## SOURCE TEXT
[Start of Attachment]

Scientists from the Indian Institute of Science Education and Research Kolkata (IISER-K), in collaboration with researchers from Jawaharlal Nehru University (JNU), New Delhi, have discovered an important mechanism that helps plants sense rising temperatures and adjust their growth accordingly.

The finding, which could help scientists develop crops that can better withstand climate change, has been published in the international research journal Science Advances.

The research explains how plants respond to warmer conditions by modifying their growth pattern. When temperatures rise, plants often grow taller by elongating their stems. This process, known as thermomorphogenesis, helps plants adapt to heat by improving their ability to capture light and maintain healthy growth.

The study was conducted using Arabidopsis thaliana, a small flowering plant widely used by scientists as a model to understand how plant biology works. The researchers discovered that a group of enzymes known as "LIGHT-RESPONSE BRIC-A-BRACK/TRAMTRACK/BROAD (LRB) E3-ubiquitin ligases" play a key role in controlling how plants react to increased temperatures.

According to the researchers, global warming poses a growing challenge to agriculture as higher temperatures can damage plant health and reduce crop yields. When temperatures rise from around 22 degrees Celsius to 27 degrees Celsius, plants begin to adjust their growth by producing more growth-promoting hormones such as auxin and brassinosteroids.

Understanding how this process works at the molecular level is important for developing crops that can continue to grow well under changing climate conditions.

The study shows that LRB enzymes act as important regulators by controlling two key proteins that influence plant growth. One of these proteins promotes plant growth under warm conditions.

The researchers found that LRB enzymes help maintain sufficient levels of this protein so that plants can activate the genes responsible for growth and hormone production.

At the same time, the protein normally slows down growth, and the enzymes allow plants to grow more efficiently when temperatures rise.

Chirag Singhal, the first author of the study, said the team used a combination of genetic, genomic and biochemical techniques to uncover how these enzymes control plant responses to temperature. He explained that this dual mechanism allows plants to finely adjust their growth depending on environmental conditions.

[End of Attachment]

## EXERCISES TO COMPLETE
• A. Reproduce the plant heat study between "Understanding how this" and "and hormone production.", inclusive, with "LRB enzymes" changed to "LRB ligases".
• B. In which journal was the plant heat study published?
• C. Please carry on the plant heat study, writing on from its last sentence.

## EXERCISE DATA
[Start of Attachment]

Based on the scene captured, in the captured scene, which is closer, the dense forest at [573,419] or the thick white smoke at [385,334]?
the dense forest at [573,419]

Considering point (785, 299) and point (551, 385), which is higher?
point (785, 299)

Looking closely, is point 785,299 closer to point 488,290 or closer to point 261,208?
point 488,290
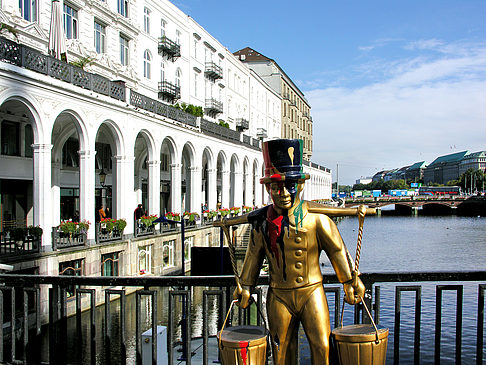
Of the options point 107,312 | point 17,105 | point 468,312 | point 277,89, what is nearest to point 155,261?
point 17,105

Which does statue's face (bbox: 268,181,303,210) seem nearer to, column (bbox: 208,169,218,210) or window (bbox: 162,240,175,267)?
window (bbox: 162,240,175,267)

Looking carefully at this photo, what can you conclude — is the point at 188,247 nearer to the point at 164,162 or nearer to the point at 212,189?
the point at 212,189

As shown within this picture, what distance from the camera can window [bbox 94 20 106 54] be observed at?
77.2 ft

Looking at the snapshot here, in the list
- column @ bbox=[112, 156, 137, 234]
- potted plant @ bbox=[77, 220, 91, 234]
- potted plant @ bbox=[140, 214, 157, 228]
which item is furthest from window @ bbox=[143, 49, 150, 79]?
potted plant @ bbox=[77, 220, 91, 234]

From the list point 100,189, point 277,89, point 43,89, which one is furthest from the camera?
point 277,89

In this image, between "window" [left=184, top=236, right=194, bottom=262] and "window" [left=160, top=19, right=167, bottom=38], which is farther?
"window" [left=160, top=19, right=167, bottom=38]

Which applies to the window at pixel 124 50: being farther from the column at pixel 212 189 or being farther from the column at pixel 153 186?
the column at pixel 212 189

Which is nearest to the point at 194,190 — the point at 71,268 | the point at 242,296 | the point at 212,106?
the point at 212,106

[End of Attachment]

## TASK RESPONSES
• A.
Understanding how this process works at the molecular level is important for developing crops that can continue to grow well under changing climate conditions.

The study shows that LRB ligases act as important regulators by controlling two key proteins that influence plant growth. One of these proteins promotes plant growth under warm conditions.

The researchers found that LRB ligases help maintain sufficient levels of this protein so that plants can activate the genes responsible for growth and hormone production.

• B. Science Advances.

• C.
Lead researcher Sreeramaiah N. Gangappa, associate professor at the department of biological sciences of IISER-Kolkata, said the discovery highlights LRB enzymes as important regulators in the plant temperature-sensing system.

“The discovery identifies two enzymes, LRB1 and LRB2, which regulate proteins that determine whether plants respond positively or negatively to heat,” he said. “Rising global temperatures pose a serious threat to agriculture by affecting plant health and reducing crop productivity.”

He further explained that the researchers found LRB enzymes stabilise the protein considered the main driver for growth under warm conditions, enabling it to activate genes that promote hormone production and plant growth.

“Together, these actions allow plants to prioritise heat-adaptive growth when temperatures increase, even when light-related signals might otherwise restrict such growth,” he added.

The researchers say the findings are particularly significant because the LRB enzymes are present across many plant species, including major crops. This means the discovery could help scientists identify new ways to engineer or breed crops that are more resilient to rising temperatures.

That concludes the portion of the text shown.